#### TEXTE À LIRE
- - - - - - -
L’indemnité versée au bénéficiaire de la police dommages ouvrage, par l’assureur de l’avocat ayant omis d’interrompre la prescription biennale, quoique calculée par référence au coût de financement des travaux nécessaires, n’est pas soumise au régime et aux mécanismes de l’assurance dommages ouvrage.
Cass. 3e civ., 29 mai 2013, no 12-17349, ECLI:FR:CCASS:2013:C300614, Époux X c/ Me Y et a., FS-PB (rejet pourvoi c/ CA Caen, 14 févr. 2012), M. Terrier, prés., M. Mas, cons. rapp., M. Laurent-Atthalin, av. gén. ; Me Foussard, SCP Boré et Salve de Bruneton, av.
- - - - - - -
#### DONNÉES FOURNIES
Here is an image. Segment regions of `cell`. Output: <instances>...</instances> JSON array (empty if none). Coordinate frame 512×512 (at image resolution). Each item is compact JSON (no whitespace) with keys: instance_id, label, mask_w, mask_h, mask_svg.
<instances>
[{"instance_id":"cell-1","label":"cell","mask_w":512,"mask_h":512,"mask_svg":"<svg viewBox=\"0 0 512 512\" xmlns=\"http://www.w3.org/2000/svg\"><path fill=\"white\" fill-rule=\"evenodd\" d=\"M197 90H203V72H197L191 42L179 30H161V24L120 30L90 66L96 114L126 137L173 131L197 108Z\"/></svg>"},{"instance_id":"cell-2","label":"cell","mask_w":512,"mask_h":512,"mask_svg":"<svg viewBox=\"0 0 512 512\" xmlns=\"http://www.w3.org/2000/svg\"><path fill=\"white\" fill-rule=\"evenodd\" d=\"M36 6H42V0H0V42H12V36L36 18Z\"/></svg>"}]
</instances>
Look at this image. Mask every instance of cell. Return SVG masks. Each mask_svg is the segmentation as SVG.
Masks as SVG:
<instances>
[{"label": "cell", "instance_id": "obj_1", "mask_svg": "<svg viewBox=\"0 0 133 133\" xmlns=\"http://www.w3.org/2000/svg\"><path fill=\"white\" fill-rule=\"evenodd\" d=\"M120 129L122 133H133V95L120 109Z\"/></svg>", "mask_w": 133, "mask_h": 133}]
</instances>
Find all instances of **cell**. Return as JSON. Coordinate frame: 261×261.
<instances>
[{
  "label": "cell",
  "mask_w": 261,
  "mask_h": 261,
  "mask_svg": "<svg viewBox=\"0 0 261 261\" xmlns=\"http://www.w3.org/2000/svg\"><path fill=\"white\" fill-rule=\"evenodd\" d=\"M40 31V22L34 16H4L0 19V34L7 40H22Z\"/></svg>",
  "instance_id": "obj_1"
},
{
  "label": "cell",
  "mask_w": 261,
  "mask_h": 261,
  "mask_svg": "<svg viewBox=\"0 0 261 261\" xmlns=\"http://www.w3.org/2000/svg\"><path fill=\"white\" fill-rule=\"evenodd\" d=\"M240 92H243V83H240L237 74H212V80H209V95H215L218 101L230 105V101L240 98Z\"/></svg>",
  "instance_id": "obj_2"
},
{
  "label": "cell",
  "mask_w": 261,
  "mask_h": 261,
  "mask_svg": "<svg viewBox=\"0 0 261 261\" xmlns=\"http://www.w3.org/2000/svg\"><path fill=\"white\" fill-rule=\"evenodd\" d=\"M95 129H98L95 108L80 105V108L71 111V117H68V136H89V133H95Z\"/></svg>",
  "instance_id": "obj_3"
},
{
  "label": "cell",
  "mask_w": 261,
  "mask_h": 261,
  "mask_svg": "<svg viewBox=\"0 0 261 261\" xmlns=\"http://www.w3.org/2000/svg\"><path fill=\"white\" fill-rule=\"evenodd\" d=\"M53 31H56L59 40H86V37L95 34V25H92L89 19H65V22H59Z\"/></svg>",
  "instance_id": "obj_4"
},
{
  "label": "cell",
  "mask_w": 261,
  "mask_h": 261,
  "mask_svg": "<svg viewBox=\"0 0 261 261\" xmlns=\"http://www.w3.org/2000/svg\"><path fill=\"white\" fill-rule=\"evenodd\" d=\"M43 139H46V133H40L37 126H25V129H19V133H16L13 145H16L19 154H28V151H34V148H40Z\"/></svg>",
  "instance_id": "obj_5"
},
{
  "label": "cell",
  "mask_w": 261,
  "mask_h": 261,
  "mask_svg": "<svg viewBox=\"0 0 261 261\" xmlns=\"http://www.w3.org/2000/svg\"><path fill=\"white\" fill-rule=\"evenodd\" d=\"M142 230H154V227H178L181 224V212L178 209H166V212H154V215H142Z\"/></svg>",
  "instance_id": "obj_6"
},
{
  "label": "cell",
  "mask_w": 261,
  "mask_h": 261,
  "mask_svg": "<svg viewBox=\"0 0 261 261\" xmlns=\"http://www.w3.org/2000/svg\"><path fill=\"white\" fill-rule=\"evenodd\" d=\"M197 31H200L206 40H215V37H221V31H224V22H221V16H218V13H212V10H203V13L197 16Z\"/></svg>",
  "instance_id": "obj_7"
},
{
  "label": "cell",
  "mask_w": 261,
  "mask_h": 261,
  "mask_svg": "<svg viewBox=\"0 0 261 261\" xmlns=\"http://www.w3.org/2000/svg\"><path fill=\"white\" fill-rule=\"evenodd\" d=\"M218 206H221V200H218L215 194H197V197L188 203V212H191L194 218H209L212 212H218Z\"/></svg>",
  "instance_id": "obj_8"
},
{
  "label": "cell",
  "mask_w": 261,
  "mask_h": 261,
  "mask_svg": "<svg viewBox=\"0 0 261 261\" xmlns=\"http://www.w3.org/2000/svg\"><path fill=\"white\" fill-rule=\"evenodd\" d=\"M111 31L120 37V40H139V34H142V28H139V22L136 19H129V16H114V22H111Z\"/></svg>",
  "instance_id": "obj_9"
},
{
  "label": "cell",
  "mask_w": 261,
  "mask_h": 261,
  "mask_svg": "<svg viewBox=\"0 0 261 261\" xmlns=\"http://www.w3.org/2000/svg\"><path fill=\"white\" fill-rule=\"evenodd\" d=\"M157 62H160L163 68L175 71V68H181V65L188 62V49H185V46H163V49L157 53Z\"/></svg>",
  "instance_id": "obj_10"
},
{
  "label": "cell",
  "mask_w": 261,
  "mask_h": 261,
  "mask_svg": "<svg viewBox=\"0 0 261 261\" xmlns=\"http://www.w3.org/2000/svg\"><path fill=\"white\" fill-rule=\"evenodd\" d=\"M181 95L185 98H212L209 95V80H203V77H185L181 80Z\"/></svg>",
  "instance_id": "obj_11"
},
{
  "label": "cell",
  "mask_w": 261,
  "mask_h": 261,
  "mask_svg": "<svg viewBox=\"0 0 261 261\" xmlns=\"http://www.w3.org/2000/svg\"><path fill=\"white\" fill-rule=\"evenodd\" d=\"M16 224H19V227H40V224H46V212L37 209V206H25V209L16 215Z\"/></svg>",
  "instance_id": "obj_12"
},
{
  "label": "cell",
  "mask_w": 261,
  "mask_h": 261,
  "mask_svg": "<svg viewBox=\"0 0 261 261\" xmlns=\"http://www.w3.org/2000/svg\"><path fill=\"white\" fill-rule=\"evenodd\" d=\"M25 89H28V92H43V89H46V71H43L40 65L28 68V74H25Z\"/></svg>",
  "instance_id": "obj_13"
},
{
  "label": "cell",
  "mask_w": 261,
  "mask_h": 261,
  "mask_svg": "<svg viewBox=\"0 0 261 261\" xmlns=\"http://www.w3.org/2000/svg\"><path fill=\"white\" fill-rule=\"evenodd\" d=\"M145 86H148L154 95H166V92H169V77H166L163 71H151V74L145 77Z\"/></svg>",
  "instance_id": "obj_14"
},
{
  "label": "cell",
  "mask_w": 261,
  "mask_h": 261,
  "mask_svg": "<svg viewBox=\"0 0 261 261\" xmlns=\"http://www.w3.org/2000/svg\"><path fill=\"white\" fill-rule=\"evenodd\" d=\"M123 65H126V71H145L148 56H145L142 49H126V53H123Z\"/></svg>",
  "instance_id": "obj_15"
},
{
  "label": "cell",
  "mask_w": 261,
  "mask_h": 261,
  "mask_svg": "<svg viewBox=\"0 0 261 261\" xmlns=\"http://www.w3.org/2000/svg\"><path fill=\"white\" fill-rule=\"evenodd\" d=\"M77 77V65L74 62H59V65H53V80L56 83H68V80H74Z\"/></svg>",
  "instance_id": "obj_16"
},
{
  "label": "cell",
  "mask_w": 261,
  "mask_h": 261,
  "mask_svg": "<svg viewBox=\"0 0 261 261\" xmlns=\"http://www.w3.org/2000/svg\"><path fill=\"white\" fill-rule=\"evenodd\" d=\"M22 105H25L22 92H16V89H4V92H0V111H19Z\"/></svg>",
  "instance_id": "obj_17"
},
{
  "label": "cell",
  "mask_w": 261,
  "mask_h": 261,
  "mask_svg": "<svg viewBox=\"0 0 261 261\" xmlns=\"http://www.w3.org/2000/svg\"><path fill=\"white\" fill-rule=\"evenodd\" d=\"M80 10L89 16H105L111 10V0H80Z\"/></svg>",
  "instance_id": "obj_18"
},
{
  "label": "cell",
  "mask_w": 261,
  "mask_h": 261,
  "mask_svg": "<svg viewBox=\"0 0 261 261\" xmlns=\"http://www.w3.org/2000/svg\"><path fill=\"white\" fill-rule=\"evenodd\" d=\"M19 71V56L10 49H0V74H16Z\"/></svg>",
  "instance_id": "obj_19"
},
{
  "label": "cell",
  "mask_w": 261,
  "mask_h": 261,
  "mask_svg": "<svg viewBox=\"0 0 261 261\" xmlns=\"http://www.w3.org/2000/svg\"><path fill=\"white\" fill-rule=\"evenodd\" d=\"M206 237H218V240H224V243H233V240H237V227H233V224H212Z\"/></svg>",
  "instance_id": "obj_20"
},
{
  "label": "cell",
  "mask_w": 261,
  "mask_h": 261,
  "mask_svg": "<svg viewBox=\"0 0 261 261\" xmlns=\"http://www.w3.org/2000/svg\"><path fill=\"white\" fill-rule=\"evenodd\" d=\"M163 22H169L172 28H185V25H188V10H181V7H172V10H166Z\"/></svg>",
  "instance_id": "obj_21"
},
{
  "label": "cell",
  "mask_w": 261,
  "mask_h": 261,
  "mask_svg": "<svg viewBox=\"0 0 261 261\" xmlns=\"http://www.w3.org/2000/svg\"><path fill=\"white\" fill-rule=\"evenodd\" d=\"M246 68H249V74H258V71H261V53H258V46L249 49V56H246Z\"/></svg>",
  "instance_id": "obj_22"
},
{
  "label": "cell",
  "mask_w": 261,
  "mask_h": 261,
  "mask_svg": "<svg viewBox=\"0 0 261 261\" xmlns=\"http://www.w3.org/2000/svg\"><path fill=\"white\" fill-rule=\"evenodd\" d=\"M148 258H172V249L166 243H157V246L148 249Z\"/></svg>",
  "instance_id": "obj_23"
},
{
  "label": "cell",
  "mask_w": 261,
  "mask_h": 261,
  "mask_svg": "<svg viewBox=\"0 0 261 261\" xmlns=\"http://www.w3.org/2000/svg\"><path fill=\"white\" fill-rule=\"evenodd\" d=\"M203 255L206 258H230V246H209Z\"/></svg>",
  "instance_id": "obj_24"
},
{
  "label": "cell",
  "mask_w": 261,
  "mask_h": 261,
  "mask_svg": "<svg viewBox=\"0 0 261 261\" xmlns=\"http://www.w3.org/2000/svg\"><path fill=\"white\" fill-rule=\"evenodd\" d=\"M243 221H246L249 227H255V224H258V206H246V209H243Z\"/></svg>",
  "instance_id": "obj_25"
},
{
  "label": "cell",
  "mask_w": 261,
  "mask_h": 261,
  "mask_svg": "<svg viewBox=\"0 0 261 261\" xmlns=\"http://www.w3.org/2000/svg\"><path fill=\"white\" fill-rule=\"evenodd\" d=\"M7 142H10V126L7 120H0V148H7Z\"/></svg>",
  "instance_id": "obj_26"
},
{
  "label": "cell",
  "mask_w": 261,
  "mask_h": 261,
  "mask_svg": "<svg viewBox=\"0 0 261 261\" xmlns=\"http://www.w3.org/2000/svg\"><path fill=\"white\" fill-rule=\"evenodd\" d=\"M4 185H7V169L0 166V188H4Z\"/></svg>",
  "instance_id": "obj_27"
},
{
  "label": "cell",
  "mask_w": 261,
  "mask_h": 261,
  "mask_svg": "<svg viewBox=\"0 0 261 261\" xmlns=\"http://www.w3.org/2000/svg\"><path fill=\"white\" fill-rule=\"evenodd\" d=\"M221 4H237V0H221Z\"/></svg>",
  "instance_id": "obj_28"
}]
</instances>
- - - - - - -
#### EXERCICES À FAIRE
1 > Traduisez en anglais cette phrase du texte sur l'assurance dommages ouvrage : « L’indemnité versée au bénéficiaire de la police dommages ouvrage, par l’assureur de l’avocat ayant omis d’interrompre la prescription biennale, quoique calculée par référence au coût de financement des travaux nécessaires, n’est pas soumise au régime et aux mécanismes de l’assurance dommages ouvrage. »
2 > Écrivez la suite du texte sur l'assurance dommages ouvrage, à partir de là où il s'arrête.
Ces données ne jouent aucun rôle ici.

#### RÉPONSES DANS L'ORDRE
1 > The compensation paid to the beneficiary of the building damage insurance policy by the insurer of the lawyer who failed to interrupt the two-year limitation period, although calculated by reference to the cost of financing the necessary work, is not subject to the rules and mechanisms of building damage insurance.

2 >
La responsabilité de l’avocat qui n’a pas régulièrement introduit une action en justice contre l’assureur dommages ouvrage, doit être appréciée selon le droit commun.
Si le préjudice est évalué en fonction des sommes que l’assuré aurait pu obtenir de l’assureur du fait de la sanction pour dépassement des délais légaux, il n’y a pas d’obligation d’affectation de l’indemnité à la réparation de l’ouvrage (Cass. 3e civ., 17 déc. 2003, n° 02-19034).